José Espinal

Personal information
- Full name: José Elpys Espinal Marte
- Date of birth: 14 November 1982 (age 43)
- Place of birth: Santo Domingo, Dominican Republic
- Height: 1.78 m (5 ft 10 in)
- Position: Forward

Team information
- Current team: Giana Erminio (assistant coach & match analyst)

Senior career*
- Years: Team / Apps / (Gls)
- 1999–2001: Atalanta / 3 / (0)
- 2001–2002: Alzano / 14 / (1)
- 2002–2003: AlbinoLeffe / 5 / (1)
- 2003–2004: Nuova Albano / 11 / (1)
- 2004: Saronno / 10 / (1)
- 2004–2005: Sapri / 4 / (0)
- 2005–2006: Sanremese / 27 / (0)
- 2006–2009: Novara / 48 / (4)
- 2008–2009: → Gela (loan) / 18 / (2)
- 2009: → Rovigo (loan) / 11 / (4)
- 2009–2010: Cesena / 1 / (0)
- 2010: → Giacomense (loan) / 14 / (1)
- 2010–2012: Eupen / 56 / (8)
- 2012–2013: Verbano / 13 / (4)
- 2013–2015: Carlin's Boys
- 2015–2016: Pietra Ligure
- 2018–: Ospedaletti Calcio

International career^{‡}
- 2014: Dominican Republic / 2 / (0)

= José Espinal =

Dominican-Italian footballer (born 1982)

José Elpys Espinal Marte (born 14 November 1982) is a Dominican former footballer who played as a forward, currently in charge as assistant coach and team analyst at club Giana Erminio. He also holds Italian citizenship.

He is the twin brother of Vinicio Espinal.

==Playing career==
Along with his twin brother Vinicio, both started their career at Atalanta. José left for Serie C1 clubs from 2001 to 2003 and from 2003 to 2005 played at Serie D clubs. He played all four matches in promotion playoffs 2005, and scored five goals.

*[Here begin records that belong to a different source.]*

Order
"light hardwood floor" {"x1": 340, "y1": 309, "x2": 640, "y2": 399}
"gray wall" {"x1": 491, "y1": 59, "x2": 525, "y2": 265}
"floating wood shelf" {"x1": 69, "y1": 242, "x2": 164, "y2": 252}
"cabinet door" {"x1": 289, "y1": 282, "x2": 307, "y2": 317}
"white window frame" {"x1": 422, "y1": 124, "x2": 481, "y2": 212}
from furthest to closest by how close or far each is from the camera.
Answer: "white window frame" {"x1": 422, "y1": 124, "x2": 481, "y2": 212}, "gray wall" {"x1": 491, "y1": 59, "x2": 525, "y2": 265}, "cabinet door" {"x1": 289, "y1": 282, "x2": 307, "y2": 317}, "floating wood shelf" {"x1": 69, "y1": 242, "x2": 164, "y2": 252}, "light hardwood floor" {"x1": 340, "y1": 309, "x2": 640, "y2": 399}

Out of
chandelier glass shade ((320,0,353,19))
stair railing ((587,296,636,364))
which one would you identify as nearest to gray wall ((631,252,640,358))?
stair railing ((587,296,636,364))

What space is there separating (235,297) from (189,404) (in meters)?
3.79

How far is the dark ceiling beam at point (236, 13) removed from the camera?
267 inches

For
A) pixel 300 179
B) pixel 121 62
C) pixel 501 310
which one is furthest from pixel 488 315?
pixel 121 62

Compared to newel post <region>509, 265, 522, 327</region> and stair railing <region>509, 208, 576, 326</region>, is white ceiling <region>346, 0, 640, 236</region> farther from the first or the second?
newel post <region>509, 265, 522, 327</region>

In 2005, he returned to professional football for Sanremese at Serie C2. In the following season, he signed for Novara of Serie C1. He failed secured a regular place in 2007–08 season, and left for Lega Pro Seconda Divisione clubs on loan.

On 31 August 2009, José Espinal was swapped for Christian Jidayi of Cesena. He played his first Serie B match for Cesena on 5 January 2010.

On 20 January 2010 he was loaned to Giacomense.

On 13 July 2010, he signed a one-year contract for the newly promoted Belgian club AS Eupen.

In December 2013, Espinal joined to Carlin's Boys.

Internationally, José received his first call for Dominican Republic in August 2011 to participate in two 2014 World Cup qualifying matches against El Salvador and Surinam, but he did not appear. He made his senior debut on 30 August 2014, when he was a starter in a lost friendly against El Salvador.

==Coaching career==
On 24 June 2025, José Espinal joined Serie C club Giana Erminio as assistant coach and team analyst for his twin brother Vinicio.